The Indonesian Consortium for Religious Studies (ICRS) in collaboration with the Dutch Embassy held an Interfaith Dialogue activity entitled Religious Freedom and Harmony in Indonesia: Hopes and Challenges on March 11th, 2020 at the Museum of Prambanan Temple Pendopo, Yogyakarta.
The main coordinator of the interfaith dialogue activity, Dr. Dicky Sofjan, explained that this activity is a forum that brings together scholars and activists in the field of religion, as well as other related parties. This discussion forum is expected to be able to re-establish the main roles and functions of religion, belief and faith.
“This interfaith dialogue activity is important because it brings together all religious communities in Yogyakarta and its surroundings,” he explained.

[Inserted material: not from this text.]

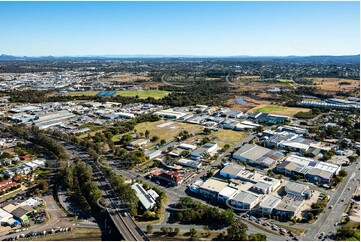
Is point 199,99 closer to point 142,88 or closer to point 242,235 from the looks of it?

Dicky said that currently Indonesia has gone through a period of more than two decades of reform and democracy. However, since the change of government in 1999, religion has remained a sensitive issue for the state. Various state policies have been instituted to manage religious diversity and socio-political and cultural complexity.

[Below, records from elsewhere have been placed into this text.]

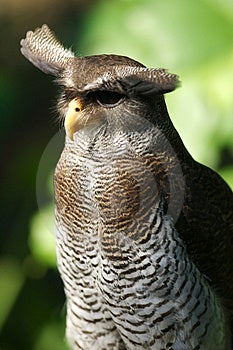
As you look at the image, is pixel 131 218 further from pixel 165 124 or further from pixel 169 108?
pixel 169 108

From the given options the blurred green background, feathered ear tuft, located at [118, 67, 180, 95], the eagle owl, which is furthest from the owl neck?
the blurred green background

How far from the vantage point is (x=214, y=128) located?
312 centimetres

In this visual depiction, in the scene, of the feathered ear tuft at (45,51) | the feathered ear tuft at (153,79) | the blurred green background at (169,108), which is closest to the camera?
the feathered ear tuft at (153,79)

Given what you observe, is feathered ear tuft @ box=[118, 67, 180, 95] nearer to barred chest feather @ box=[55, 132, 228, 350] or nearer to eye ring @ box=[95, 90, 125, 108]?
eye ring @ box=[95, 90, 125, 108]

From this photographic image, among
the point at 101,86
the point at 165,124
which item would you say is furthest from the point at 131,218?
Answer: the point at 101,86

Although many religious programs and interfaith initiatives have been organized to bring together religious communities, Dicky said there are still disputes and conflicts. Some of the conflicts that have arisen are related to issues of intolerance, freedom of worship, construction of places of worship, local political competition and the economy.
Meanwhile, at the same time there is an increasing trend in online religion and its various implications. To some extent, this has given rise to a strong conservatism in many religious communities. In the end, this condition contributed to the social polarization that occurred in Indonesian society.
“Through this activity, we can discuss openly together the various problems we face related to freedom and religious harmony,” he said.
The Interfaith Dialogue was also attended by King Willem-Alexander and Queen Maxima Zorreguieta Cerruti from the Kingdom of the Netherlands, Dutch Foreign Minister Stef Blok and Ambassador Lambert Grijns from the Royal Netherlands Embassy in Jakarta.
“The presence of the King and Queen of the Netherlands is also important because we as Indonesians are proud and want to show our religious diversity. However, we also realize that there are many challenges that we still have to go through together as representatives of the various faith communities that exist,” he said.
ICRS is a consortium of 3 universities, namely UGM, UIN Sunan Kalijaga and Duta Wacana Christian University.